So, this blogging thing? Kind of hasn’t happened a whole lot recently. But usually, that’s not necessarily a bad thing. Usually, it’s the result of keeping my priorities in order. If I have precious little spare time and it comes down to a choice between writing a blog post or getting in more fiction writing time, the fiction is going to win. Usually.
Unfortunately, the last two months have not been usual. My priorities got out of whack, and writing time was reduced to pathetic little spurts. I have the super fancy word tracking spreadsheet to serve as a visual reminder of said patheticness.
|The light blue-ish lines = my yearly word count goal. The darker blue-ish lines = me and my quickly stalled out progress toward said goal. But, hey, shiny spreadsheet tool courtesy of http://svenjaliv.com!|
I started out 2017 on the productive side of the Force, writing several thousand words each month. Two new short stories! More progress on my steampunk novel! Multiple writing retreats where I got to do nothing but write all day and chat with awesome people!
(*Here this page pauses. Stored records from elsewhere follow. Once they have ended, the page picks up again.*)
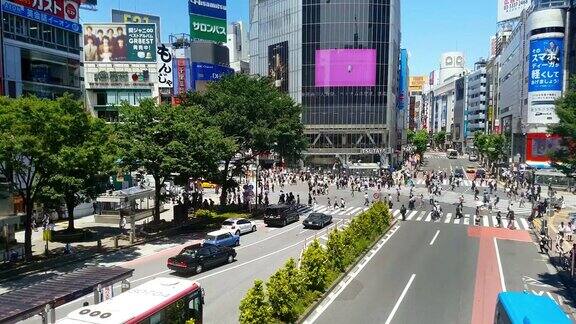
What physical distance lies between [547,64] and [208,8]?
179ft

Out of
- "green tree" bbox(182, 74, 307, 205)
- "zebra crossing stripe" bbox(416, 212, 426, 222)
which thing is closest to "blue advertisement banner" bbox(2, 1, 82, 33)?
"green tree" bbox(182, 74, 307, 205)

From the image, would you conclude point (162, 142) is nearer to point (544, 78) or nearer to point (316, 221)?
point (316, 221)

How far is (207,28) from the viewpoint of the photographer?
73188 millimetres

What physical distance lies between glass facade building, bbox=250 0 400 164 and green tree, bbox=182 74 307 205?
1849 inches

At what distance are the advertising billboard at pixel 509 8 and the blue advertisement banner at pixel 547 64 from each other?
150ft

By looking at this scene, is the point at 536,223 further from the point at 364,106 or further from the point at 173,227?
the point at 364,106

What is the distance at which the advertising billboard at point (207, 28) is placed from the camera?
7175 centimetres

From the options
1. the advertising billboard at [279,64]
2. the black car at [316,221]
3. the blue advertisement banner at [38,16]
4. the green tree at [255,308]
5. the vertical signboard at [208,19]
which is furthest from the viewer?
the advertising billboard at [279,64]

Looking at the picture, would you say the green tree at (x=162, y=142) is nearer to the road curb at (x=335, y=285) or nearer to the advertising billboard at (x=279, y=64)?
the road curb at (x=335, y=285)

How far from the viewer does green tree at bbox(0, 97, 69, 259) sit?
913 inches

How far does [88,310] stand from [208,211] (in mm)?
28005

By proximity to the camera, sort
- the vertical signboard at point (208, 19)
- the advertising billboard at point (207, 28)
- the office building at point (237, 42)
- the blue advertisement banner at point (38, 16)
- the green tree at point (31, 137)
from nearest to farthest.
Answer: the green tree at point (31, 137) → the blue advertisement banner at point (38, 16) → the vertical signboard at point (208, 19) → the advertising billboard at point (207, 28) → the office building at point (237, 42)

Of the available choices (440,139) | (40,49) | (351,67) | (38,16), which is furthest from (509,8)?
(40,49)

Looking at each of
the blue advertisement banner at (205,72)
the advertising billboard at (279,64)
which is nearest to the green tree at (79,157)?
the blue advertisement banner at (205,72)
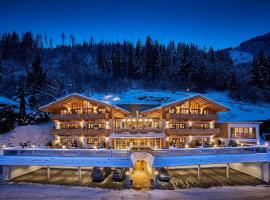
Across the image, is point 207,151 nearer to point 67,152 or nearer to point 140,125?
point 140,125

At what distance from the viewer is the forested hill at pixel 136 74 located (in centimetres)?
7631

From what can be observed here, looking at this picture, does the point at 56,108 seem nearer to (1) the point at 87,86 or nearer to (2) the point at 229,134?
(2) the point at 229,134

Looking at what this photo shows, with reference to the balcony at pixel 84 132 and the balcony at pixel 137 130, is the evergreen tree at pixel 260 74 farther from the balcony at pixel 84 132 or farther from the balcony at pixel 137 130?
the balcony at pixel 84 132

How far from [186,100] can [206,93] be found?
41695mm

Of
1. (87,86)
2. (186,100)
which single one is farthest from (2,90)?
(186,100)

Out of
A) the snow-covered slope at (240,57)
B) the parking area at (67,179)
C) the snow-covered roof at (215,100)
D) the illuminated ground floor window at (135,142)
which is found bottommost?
the parking area at (67,179)

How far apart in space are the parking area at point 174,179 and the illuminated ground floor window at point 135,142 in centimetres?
628

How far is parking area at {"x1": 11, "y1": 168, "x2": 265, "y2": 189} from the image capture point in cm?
2984

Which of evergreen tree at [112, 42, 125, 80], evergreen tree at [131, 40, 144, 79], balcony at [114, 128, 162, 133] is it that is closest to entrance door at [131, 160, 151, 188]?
balcony at [114, 128, 162, 133]

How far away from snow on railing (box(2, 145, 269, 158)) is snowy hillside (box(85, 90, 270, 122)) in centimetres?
2990

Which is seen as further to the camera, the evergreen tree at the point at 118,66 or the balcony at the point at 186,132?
the evergreen tree at the point at 118,66

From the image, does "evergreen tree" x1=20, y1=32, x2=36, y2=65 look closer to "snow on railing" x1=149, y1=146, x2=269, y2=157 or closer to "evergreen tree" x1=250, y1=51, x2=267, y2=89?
"evergreen tree" x1=250, y1=51, x2=267, y2=89

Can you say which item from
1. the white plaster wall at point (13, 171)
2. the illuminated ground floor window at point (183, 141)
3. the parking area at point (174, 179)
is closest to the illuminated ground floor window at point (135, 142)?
the illuminated ground floor window at point (183, 141)

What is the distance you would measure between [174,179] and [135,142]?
11.4m
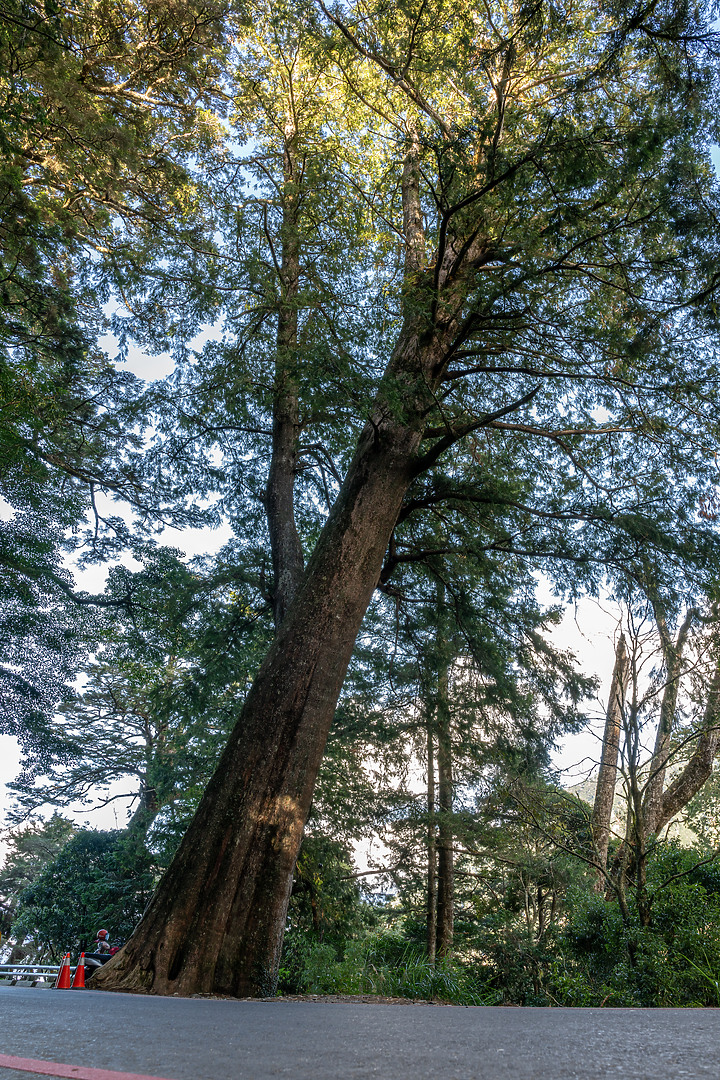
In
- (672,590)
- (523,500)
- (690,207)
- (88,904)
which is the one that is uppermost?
(690,207)

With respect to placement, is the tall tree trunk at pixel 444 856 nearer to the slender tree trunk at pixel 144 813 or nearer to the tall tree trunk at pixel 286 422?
the tall tree trunk at pixel 286 422

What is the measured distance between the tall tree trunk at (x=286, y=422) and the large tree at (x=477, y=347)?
0.12 ft

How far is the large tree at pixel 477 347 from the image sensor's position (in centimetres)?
423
But as you can see in the above image, things stalled out after April. I wrote for only 4 days in May, 227 words total. In June I got whopping 6 days of writing in, 439 words total—and over half of those words were today, the last day of the month. And because of the reality distortion field that is Facebook, there were sales and publications that made it look I was being all writerly and productive when I really wasn’t.
The lack of productivity wasn’t because of some major life shakeup. It was because (a) I have a long history of being terrible at saying “no” to things, (b) for every thing I do actually say “no” to, I tend to say “yes” to two other things, like some sort of overcommitted hydra, and (c) out of an overdeveloped sense of responsibility/loyalty, I was sticking with things that stressed me out or that I was no longer enjoying. And all that shit adds up after a while.
In other words, writing wasn’t getting done because of priorities that really shouldn’t be priorities, or at least shouldn’t be bigger priorities than being a writer. You know, the thing I’ve wanted to be since the second grade.
Self-reflection is great and all, but ultimately pointless if you don’t do anything about what you see. So recently, I’ve cut back on some things that were stressing me out. Yes, there are new things (like finally taking the dive into contributing to the Speculative Chic blog, which you all should check out), but new things are good if they’re things you’re excited about and have been wanting to do but couldn’t because of the stress-inducing things. New things keep life interesting.
But most importantly, I successfully applied butt to chair this morning and wrote fiction. And even though it’s been three weeks since I last did that, it wasn’t painful. I enjoyed it. I’ve missed it. It’s a priority again, damn it.
Okay, so you could ask: given all that, why the hell are you sitting there writing a blog post instead of getting more fiction done? That’s easy:
- Accountability. If a writer self-reflects in the woods and no one sees, did she really self-reflect?
- I got some fiction writing in today. It felt good. I’m therefore allowed to unwind before bed. This post is very unwindy for me. More fiction will happen tomorrow.
- This blog is among the things I’ve neglected because of questionable priorities. It’s time I gave it some love.
- Did I mention that accountability thing? Keep me honest, y’all.